COMPLETE THE FOLLOWING:
A – Gather every line of the records that contains the string "separation", treating uppercase and lowercase as different.
B – Extend the forum thread on the limit comparison test, picking up right after its last sentence.

TEXT:
How in the world do you determine the following series' convergence/divergence specifically using the limit comparison test?

from n=1 to n=infinity

ln (2n+1)/ (n^2 + 2n)

I'm bamboozled and befuddled! - Mar 10th 2009, 09:08 AMOpalg
I would write the n'th term as $\displaystyle \frac{\ln(2n+1)}{n^2+2n} = \frac{\ln(2n+1)}{\sqrt n}\frac{\sqrt n}{n^2+2n}$. Then because "ln(n) goes to infinity slower than any positive power of n", it follows that the first fraction becomes small. The second fraction, $\displaystyle \frac{\sqrt n}{n^2+2n}$, is approximately $\displaystyle n^{-3/2}$. So do the limit comparison test, comparing the given series with the convergent series $\displaystyle \sum n^{-3/2}$.

- Mar 10th 2009, 10:03 AMKaitosan
Hm. I understand things better now. Thanks a lot.

- Mar 11th 2009, 10:17 AMKaitosan
Also, what's to prevent me from using, say, "n" instead of sqrt(n)? In that way, it will appear that the series diverges....

I know it's against the rule to bump topics but I don't care, I really need help. I might as well post another topic.

Anyways, I followed Opalag's directions but, strangely, I got zero. According to the limit comparison test, if the number equals zero or infinity, then the result is inconclusive. Please clarify?

Also, why would I not use like n^2 instead of sqrt(n)? If I had done that then the series appears to diverge!

Please help. Thanks a lot! - Mar 11th 2009, 11:35 AMOpalg
Okay, what the limit comparison test says is that if $\displaystyle \textstyle\sum a_n$ and $\displaystyle \textstyle\sum b_n$ are series of positive terms, $\displaystyle \lim_{n\to\infty}\frac{a_n}{b_n}$ exists and $\displaystyle \textstyle\sum b_n$ converges, then$\displaystyle \textstyle\sum a_n$ converges. (The test is sometimes stated in the form that if the limit exists

__and is nonzero__then $\displaystyle \textstyle\sum a_n$ converges__if and only if__$\displaystyle \textstyle\sum b_n$ converges, but that is not what is needed for this example.)

If $\displaystyle a_n = \frac{\ln(2n+1)}{n^2+2n}$, and you choose $\displaystyle b_n = 1/n^p$ for some p between and 2, then $\displaystyle \textstyle\sum b_n$ will converge (because p>1), and $\displaystyle \lim_{n\to\infty}\frac{a_n}{b_n}$ will be 0 (because p<2).

DATASET EXTRACT:
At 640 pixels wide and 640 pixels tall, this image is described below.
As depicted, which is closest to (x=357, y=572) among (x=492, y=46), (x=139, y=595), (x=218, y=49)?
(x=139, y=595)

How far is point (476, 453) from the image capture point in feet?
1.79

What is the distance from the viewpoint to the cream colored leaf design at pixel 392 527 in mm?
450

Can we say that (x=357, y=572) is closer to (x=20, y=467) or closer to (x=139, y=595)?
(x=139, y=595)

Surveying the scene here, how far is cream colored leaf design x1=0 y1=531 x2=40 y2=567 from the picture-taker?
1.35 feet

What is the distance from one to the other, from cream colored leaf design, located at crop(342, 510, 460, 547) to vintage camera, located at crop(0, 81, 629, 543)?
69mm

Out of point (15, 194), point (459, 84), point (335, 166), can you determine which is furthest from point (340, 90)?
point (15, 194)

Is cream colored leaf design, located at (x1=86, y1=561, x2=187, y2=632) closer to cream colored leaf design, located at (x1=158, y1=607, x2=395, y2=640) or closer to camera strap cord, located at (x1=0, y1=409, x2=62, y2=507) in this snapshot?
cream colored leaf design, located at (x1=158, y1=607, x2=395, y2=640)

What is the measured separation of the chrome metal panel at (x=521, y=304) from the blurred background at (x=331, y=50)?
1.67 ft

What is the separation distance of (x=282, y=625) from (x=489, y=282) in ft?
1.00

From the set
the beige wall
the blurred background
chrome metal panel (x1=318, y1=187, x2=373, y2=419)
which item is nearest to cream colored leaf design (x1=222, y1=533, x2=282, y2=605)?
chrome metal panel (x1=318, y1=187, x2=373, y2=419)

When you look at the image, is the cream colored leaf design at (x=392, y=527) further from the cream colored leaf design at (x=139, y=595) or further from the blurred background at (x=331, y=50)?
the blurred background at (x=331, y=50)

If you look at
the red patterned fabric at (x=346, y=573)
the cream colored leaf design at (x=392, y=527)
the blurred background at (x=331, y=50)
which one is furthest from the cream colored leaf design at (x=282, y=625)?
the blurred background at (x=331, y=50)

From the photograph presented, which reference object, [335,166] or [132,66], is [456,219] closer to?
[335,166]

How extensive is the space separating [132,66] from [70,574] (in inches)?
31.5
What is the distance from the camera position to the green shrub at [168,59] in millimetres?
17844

ANSWERS FOR THE EXERCISE:
A –
What is the measured separation of the chrome metal panel at (x=521, y=304) from the blurred background at (x=331, y=50)?
What is the separation distance of (x=282, y=625) from (x=489, y=282) in ft?

B –
I hope that makes it clearer. (If you get an infraction for bumping, tell the Moderator that I think you were justified on this occasion.) - Mar 11th 2009, 12:00 PMKrizalid
Or we can bound the general term: we have $\displaystyle \ln x< 2\sqrt{x}-2,\,\forall\,x>1,$ thus for $\displaystyle n\ge1$ it's $\displaystyle \frac{\ln (2n+1)}{n^{2}+2n}< \frac{2\sqrt{2n+1}-2}{n^{2}+2n}< \frac{4\sqrt{n}}{n^{2}}=\frac{4}{n^{3/2}},$ then your series converges since $\displaystyle \sum\limits_{n=1}^{\infty }{\frac{1}{n^{3/2}}}<\infty .$

- Mar 11th 2009, 12:02 PMKaitosan

Why must p be between 1 and 2? You simplified the series so as to exclude the ln expression in order to dig up the right-handed series for the b series. In that process of simplification, you can input any number in the bottom left and and the top right, and each number brings a different convergence/divergence result!

Also, you seems to contradict yourself. If an/bn is nonzero and finite and if bn converges, then an converges. But you says an/bn converges to zero!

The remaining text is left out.